- [Exercise prompt]
Copy out all of the records below with "storefront window" substituted for "building window" and every other word unchanged. Leave the pictures out.

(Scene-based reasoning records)
════════

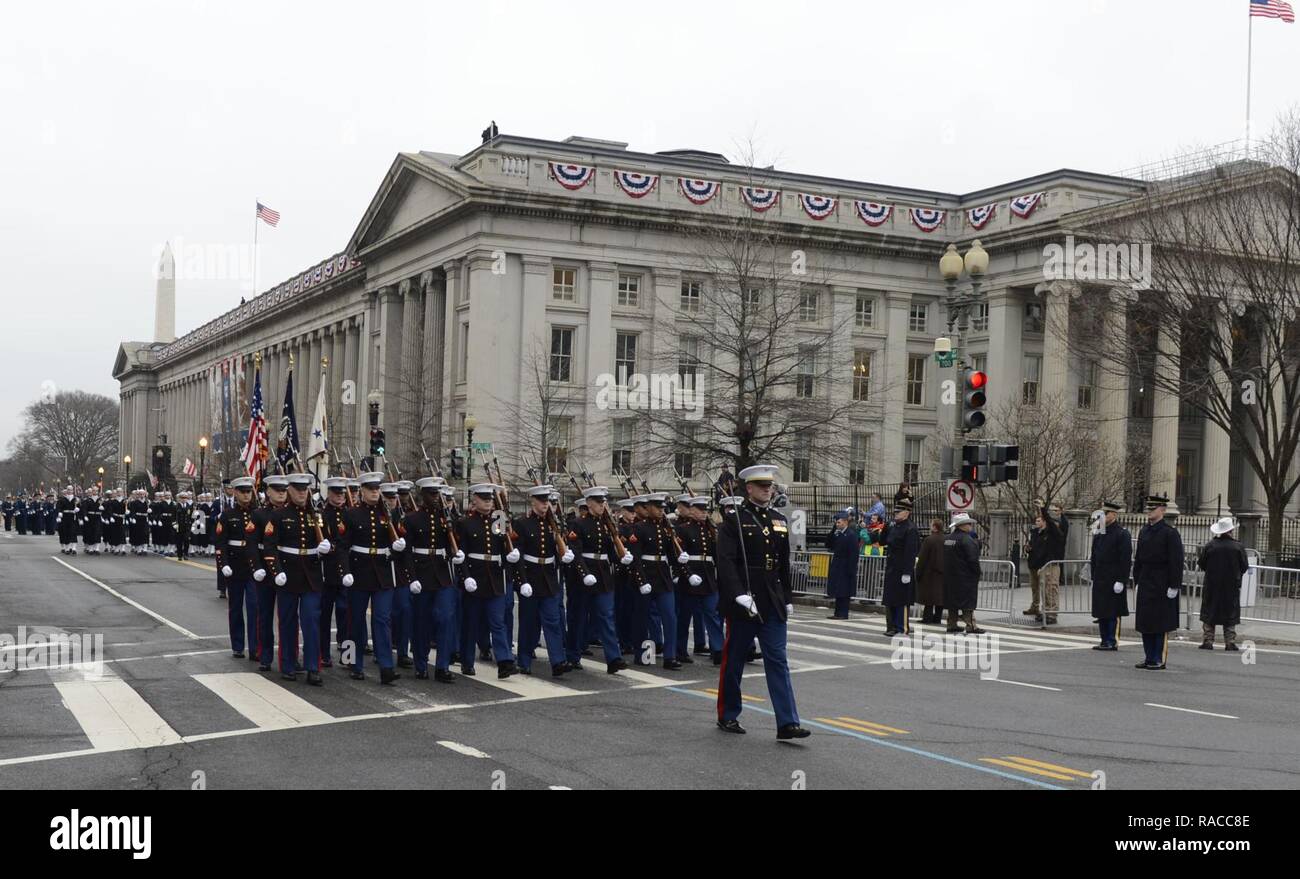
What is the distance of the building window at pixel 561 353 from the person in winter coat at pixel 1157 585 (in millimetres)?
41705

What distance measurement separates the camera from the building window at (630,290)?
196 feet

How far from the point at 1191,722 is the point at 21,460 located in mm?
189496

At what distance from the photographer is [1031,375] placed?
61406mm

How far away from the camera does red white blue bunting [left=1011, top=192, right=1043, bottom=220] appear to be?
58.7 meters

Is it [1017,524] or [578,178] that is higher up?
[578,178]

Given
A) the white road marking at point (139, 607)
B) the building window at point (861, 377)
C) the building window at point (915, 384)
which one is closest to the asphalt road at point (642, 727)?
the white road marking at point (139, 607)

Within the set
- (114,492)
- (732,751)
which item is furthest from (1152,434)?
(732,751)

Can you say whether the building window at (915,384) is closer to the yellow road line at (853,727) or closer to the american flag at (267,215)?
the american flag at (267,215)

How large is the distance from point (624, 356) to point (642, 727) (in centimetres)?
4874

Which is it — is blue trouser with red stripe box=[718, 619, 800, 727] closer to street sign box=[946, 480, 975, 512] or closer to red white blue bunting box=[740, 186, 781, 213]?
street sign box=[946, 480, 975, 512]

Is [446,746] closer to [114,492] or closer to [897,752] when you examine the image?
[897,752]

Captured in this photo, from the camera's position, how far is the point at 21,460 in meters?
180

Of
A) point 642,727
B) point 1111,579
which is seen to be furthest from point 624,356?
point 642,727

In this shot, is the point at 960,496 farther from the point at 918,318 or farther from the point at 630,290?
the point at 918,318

════════

- [Solution to the problem]
What is the distance of the storefront window at pixel 561 353 from the person in winter coat at pixel 1157 585 (in millimetres)?
41705

What distance measurement separates the camera from the storefront window at (630,290)?
196 feet

How far from the point at 1191,722 is the point at 21,460 located in mm?
189496

At what distance from the photographer is [1031,375] placed?
61406mm

How far away from the camera does red white blue bunting [left=1011, top=192, right=1043, bottom=220] appear to be?
58.7 meters

Is it [1017,524] or [578,178] that is higher up?
[578,178]

Given
A) the white road marking at point (139, 607)
B) the storefront window at point (861, 377)
C) the storefront window at point (915, 384)
which one is closest to the asphalt road at point (642, 727)?
the white road marking at point (139, 607)

Within the set
- (114,492)
- (732,751)
which item is furthest from (1152,434)?
(732,751)

Can you say whether the storefront window at (915,384) is closer to the yellow road line at (853,727) or closer to the american flag at (267,215)?
the american flag at (267,215)

How large is the distance from point (624, 356) to point (642, 727) (in centimetres)?
4874

Which is it — is blue trouser with red stripe box=[718, 619, 800, 727] closer to street sign box=[946, 480, 975, 512] or closer to red white blue bunting box=[740, 186, 781, 213]?
street sign box=[946, 480, 975, 512]

Is [446,746] closer to [114,492] or closer to [897,752] when you examine the image?
[897,752]

Captured in this photo, from the camera's position, how far is the point at 21,460 in meters?
180

Of
A) point 642,727
B) point 1111,579
which is seen to be furthest from point 624,356?
point 642,727

In this shot, is the point at 960,496 farther from the point at 918,318 or farther from the point at 630,290?
the point at 918,318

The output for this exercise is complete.